Association of RIG-I with innate immunity of ducks to influenza

Abstract

Ducks and wild waterfowl perpetuate all strains of influenza viruses in nature. In their natural host, influenza viruses typically cause asymptomatic infection and little pathology. Ducks are often resistant to influenza viruses capable of killing chickens. Here, we show that the influenza virus sensor, RIG-I, is present in ducks and plays a role in clearing an influenza infection. We show evidence suggesting that RIG-I may be absent in chickens, providing a plausible explanation for their increased susceptibility to influenza viruses compared with ducks. RIG-I detects RNA ligands derived from uncapped viral transcripts and initiates the IFN response. In this study, we show that the chicken embryonic fibroblast cell line, DF-1, cannot respond to a RIG-I ligand. However, transfection of duck RIG-I into DF-1 cells rescues the detection of ligand and induces IFN-beta promoter activity. Additionally, DF-1 cells expressing duck RIG-I have an augmented IFN response resulting in decreased influenza replication after challenge with either low or highly pathogenic avian influenza virus. Implicating RIG-I in the antiviral response to an infection in vivo, we found that RIG-I expression is induced 200 fold, early in an innate immune response in ducks challenged with the H5N1 virus A/Vietnam/1203/04. Finding this natural disease resistance gene in ducks opens the possibility of increasing influenza resistance through creation of a transgenic chicken.

Fig. 1.

Amino acid alignment of duck, zebra finch, and human RIG-I. Alignment of duck RIG-I (accession no. EU363349), zebra finch (accession no. XM_002194524), and human RIG-I (accession no. AF038963) was performed using the ClustalW program and edited with Boxshade. Black shading indicates amino acid identity and gray shading indicates similarity (50% threshold). Plus signs indicate human residues involved in polyubiquitination and asterisks indicate residues involved in ligand binding.

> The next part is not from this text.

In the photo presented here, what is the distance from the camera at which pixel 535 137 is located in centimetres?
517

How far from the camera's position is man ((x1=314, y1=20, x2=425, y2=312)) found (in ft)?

The ATP binding motif is boxed.

Fig. 2.

RIG-I is present in ducks and pigeons, but apparently absent in chickens. (A) Hybridization of a multiple exon duck RIG-I probe to HindIII and XbaI-digested genomic DNA from four White Pekin ducks and two White Leghorn chickens. (B) Hybridization of a single exon duck RIG-I probe to PstI, NdeI, and SacI digested genomic DNA from duck, chicken, and pigeon. (C) Hybridization of a single exon duck MDA5 probe to same blot.

Fig. 3.

Duck RIG-I rescues detection of 5′ppp RNA and induces an antiviral response in DF-1 chicken embryonic fibroblast cells. (A) IFN-β promoter activity in RIG-I or empty vector–transfected DF-1 cells following 15 h of ligand stimulation compared to mock-treated cells, shown as mean fold induction (±SD). Results are representative of three independent experiments and were analyzed using a single-factor ANOVA and Tukey post hoc test (different letters, P < 0.05). (B) RIG-I–transfected DF-1 cells respond to BC500 infection (MOI, 1) with increased expression of chicken IFN-β and the IFN-stimulated genes Mx1 and PKR, and decreased influenza matrix gene expression, relative to empty vector–transfected cells. RNA was extracted from cells for qRT-PCR 15 h PI, and fold difference in gene expression calculated for RIG-I and vector-only–transfected DF-1 cells. Results are representative of three independent experiments and error bars show RQ_Min/Max at a 95% confidence level and represent SE (n = 3). (C and D) RIG-I–transfected DF-1 cells had significantly lower influenza virus titers compared with empty vector–transfected cells for BC500 (C) or VN1203 (D). Both infections were performed 24 h after transfection at an MOI of 1. After 15 h, titer was determined by plaque assay from triplicate wells and results were analyzed with the two-tailed Student‘s t test (n = 3; P = 0.002).

Fig. 4.

RIG-I is dramatically up-regulated in duck lung infected with VN1203 but not BC500. Lung and intestinal RNA was extracted d 1 or d 3 PI and analyzed by qRT-PCR for RIG-I expression compared with a mock-infected animal. Fold expression of RIG-I mRNA in duck lung tissue infected with BC500 or VN1203 at d 1 PI (A) or d 3 PI (B). Fold expression of RIG-I mRNA in duck intestine infected with BC500 at d 1 PI (C) or d 3 PI (D). Error bars show RQ_Min/Max at a 95% confidence level and represent SE (n = 4).